# Task instructions
Quote the lines below exactly, from the one that holds "Considering what this" through the final line of the records, and only those.

::: Data supplied

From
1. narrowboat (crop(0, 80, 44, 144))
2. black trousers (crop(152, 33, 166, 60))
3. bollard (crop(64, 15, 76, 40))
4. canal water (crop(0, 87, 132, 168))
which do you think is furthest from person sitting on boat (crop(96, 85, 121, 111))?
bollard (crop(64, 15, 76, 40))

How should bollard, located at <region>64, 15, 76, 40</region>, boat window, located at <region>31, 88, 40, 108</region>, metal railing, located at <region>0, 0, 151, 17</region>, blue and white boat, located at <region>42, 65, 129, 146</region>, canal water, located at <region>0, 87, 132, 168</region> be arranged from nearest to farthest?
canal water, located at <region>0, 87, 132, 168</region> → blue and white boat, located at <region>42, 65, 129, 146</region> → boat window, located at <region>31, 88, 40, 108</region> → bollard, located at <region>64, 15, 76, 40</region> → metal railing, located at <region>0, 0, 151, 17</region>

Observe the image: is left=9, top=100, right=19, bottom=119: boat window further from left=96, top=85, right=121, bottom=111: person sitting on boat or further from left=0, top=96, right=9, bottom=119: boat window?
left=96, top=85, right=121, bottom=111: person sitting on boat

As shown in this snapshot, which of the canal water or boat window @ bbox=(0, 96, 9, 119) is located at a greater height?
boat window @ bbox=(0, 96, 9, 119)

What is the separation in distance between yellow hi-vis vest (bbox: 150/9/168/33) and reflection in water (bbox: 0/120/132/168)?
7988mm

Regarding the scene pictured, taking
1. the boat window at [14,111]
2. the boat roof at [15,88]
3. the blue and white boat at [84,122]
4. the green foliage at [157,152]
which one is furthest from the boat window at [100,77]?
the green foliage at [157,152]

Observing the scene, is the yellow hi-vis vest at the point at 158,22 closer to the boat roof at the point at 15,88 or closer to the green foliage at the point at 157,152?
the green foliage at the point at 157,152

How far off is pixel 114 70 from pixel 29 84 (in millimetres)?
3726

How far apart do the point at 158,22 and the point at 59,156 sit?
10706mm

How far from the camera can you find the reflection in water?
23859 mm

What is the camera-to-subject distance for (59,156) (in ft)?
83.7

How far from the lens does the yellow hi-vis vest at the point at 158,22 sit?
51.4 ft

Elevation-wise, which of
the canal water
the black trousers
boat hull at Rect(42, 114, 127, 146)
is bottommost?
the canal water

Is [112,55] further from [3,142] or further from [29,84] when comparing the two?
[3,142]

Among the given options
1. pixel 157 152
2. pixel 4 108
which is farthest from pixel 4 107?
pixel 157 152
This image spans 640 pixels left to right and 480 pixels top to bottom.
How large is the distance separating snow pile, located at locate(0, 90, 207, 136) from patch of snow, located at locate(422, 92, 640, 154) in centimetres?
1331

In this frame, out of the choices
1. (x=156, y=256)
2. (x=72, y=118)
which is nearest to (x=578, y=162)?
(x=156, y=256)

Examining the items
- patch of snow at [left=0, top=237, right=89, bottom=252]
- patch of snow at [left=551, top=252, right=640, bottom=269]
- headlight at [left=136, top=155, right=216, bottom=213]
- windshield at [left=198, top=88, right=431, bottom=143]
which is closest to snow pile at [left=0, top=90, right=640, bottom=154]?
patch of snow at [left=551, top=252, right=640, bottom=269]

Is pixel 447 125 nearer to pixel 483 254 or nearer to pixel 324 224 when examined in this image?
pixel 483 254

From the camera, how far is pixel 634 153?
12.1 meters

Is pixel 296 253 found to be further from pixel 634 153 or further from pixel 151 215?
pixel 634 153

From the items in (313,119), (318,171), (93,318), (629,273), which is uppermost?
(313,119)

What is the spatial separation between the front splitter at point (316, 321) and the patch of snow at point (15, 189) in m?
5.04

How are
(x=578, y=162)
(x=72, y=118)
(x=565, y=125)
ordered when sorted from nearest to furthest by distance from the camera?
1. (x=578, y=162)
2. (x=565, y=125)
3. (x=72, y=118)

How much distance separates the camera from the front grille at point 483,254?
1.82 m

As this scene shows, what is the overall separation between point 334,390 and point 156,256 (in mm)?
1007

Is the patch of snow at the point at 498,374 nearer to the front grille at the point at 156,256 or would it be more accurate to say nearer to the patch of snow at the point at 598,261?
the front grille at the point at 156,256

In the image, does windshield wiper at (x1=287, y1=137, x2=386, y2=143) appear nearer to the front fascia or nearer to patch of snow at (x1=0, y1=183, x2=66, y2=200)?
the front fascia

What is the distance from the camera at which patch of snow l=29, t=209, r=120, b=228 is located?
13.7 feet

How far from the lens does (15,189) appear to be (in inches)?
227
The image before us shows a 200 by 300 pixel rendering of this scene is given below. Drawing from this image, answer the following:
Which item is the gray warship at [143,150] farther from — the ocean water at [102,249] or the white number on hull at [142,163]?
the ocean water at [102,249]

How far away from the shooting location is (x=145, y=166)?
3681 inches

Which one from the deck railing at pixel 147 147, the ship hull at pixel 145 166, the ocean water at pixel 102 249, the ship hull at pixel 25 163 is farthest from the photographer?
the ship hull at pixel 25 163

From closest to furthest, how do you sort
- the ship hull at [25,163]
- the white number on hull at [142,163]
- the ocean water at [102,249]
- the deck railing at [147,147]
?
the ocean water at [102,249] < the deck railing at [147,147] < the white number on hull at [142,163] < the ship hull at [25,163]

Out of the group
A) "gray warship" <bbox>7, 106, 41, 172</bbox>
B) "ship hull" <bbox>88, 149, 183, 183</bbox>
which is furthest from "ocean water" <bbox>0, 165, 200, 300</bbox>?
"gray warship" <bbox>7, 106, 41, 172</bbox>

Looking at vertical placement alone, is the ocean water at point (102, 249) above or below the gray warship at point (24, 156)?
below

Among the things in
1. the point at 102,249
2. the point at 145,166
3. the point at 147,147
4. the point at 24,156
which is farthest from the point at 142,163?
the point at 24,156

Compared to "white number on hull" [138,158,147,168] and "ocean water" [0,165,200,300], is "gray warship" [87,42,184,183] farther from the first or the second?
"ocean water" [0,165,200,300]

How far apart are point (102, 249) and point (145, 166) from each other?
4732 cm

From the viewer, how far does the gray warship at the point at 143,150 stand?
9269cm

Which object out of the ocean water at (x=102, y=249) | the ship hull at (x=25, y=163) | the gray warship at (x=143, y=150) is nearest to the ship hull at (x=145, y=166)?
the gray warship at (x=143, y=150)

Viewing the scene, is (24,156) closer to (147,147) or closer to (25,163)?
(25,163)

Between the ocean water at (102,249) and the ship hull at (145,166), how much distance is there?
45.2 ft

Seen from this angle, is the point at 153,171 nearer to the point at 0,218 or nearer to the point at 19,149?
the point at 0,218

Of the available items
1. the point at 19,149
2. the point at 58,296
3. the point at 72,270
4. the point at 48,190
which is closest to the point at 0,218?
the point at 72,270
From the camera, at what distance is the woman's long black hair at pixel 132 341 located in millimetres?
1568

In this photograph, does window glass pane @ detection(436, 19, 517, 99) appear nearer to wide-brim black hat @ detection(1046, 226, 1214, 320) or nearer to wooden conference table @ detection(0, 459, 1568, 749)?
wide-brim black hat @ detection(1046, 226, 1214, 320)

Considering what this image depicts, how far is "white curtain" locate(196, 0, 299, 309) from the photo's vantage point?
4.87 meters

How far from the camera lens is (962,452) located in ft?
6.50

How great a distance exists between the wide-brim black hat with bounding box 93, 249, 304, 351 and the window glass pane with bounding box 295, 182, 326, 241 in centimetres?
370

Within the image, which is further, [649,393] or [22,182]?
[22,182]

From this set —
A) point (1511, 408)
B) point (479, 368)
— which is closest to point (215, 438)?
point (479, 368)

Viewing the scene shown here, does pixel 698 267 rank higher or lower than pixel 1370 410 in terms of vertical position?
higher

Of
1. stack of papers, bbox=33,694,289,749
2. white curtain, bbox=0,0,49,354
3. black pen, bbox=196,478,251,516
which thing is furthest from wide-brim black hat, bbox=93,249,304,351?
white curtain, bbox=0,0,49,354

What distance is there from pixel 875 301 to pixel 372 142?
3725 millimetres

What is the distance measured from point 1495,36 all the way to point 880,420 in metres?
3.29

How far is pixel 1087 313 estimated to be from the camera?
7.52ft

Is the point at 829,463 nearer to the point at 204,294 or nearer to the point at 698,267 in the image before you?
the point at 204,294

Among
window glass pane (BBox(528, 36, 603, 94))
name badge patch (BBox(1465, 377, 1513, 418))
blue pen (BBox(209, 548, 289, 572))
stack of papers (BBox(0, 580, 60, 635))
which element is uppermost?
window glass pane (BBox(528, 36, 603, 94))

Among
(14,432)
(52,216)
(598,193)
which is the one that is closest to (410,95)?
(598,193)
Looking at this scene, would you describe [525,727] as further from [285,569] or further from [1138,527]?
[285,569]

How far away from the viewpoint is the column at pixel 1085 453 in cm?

::::::

# Result for this task
Considering what this image depicts, how far is "white curtain" locate(196, 0, 299, 309) from the photo's vantage point?
4.87 meters

How far from the camera lens is (962,452) located in ft?
6.50

How great a distance exists between the wide-brim black hat with bounding box 93, 249, 304, 351 and the window glass pane with bounding box 295, 182, 326, 241 in centimetres?
370

Within the image, which is further, [649,393] or [22,182]?
[22,182]

From this set —
A) point (1511, 408)
B) point (479, 368)
— which is closest to point (215, 438)?
point (479, 368)

Viewing the scene shown here, does pixel 698 267 rank higher or lower than pixel 1370 410 in terms of vertical position?
higher

Of
1. stack of papers, bbox=33,694,289,749
2. white curtain, bbox=0,0,49,354
3. black pen, bbox=196,478,251,516
which thing is furthest from wide-brim black hat, bbox=93,249,304,351?
white curtain, bbox=0,0,49,354

What distance is there from pixel 875 301 to pixel 372 142?
3725 millimetres

What is the distance measured from point 1495,36 all the way to point 880,420 in metres?
3.29

How far is pixel 1087 313 estimated to be from the camera?
7.52ft

Is the point at 829,463 nearer to the point at 204,294 or nearer to the point at 698,267 in the image before you?
the point at 204,294

Among
window glass pane (BBox(528, 36, 603, 94))
name badge patch (BBox(1465, 377, 1513, 418))
blue pen (BBox(209, 548, 289, 572))
stack of papers (BBox(0, 580, 60, 635))
which element is uppermost?
window glass pane (BBox(528, 36, 603, 94))

Among
(14,432)
(52,216)
(598,193)
which is the one that is closest to (410,95)?
(598,193)
Looking at this scene, would you describe [525,727] as further from [285,569] or further from [1138,527]?
[285,569]

How far away from the viewpoint is the column at pixel 1085 453 in cm?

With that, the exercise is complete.